#### [WORK TASK]
In the text on authentication as a service below, how many authentication elements must customers be authenticated by under PSD2's Strong Customer Authentication requirements?

#### [SELECTED EXCERPT]
• • • • •

The ongoing digital evolution also has led to the rise of mobile, expanded digital channels, and an increase in the number of applications and products. This has often resulted in a siloed approach to authentication security, putting the burden on IT staff to manage different solutions. Authentication as a service provides centralized security and ensures that banks can keep customers protected against fraud attacks, particularly social engineering and phishing attacks.
How Authentication as a Service improves customer experience
Considering the menacing threat landscape, authentication as a service (AaaS) helps banks maintain security for user authentication, increasing the trust of their digital banking customers. Customers can be authenticated with user-friendly mobile authentication options, such as biometrics and in-app push notification for a frictionless user experience. As customers adopt increasingly digital behavior, they get secure authentication via the cloud.
How it meets regulatory compliance
Authentication as a service is designed to meet PSD2’s Strong Customer Authentication (SCA) requirements for secure online payments. It does this through multi-factor authentication, dynamic linking (to counter Man-in-the-Middle attacks), mobile security, and biometric technology. SCA requirements help limit fraud and enhance the security of online payments because customers are required to be authenticated by two out of three elements in authentication:
- Something the customer knows (e.g., PIN, password, security question)
- Something the customer has (e.g., a device)
- Something the customer is (e.g., biometric data such as fingerprints or facial recognition)

• • • • •

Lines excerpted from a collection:
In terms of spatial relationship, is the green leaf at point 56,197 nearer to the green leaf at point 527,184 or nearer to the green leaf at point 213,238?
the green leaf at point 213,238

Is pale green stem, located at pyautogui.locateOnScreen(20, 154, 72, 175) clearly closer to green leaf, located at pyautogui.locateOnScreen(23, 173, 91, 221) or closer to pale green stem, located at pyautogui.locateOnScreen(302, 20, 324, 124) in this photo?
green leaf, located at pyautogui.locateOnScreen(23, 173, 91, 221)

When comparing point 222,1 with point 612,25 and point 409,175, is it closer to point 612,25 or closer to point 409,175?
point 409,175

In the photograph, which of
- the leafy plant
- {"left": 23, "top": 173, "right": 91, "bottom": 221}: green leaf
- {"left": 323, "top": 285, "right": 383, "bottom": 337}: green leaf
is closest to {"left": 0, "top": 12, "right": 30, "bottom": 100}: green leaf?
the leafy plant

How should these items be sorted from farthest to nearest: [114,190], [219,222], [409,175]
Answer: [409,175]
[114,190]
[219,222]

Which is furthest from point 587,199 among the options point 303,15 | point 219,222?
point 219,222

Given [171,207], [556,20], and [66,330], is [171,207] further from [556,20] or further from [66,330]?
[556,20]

• • • • •

#### [RESPONSE TO THE EXERCISE]
Two out of three elements.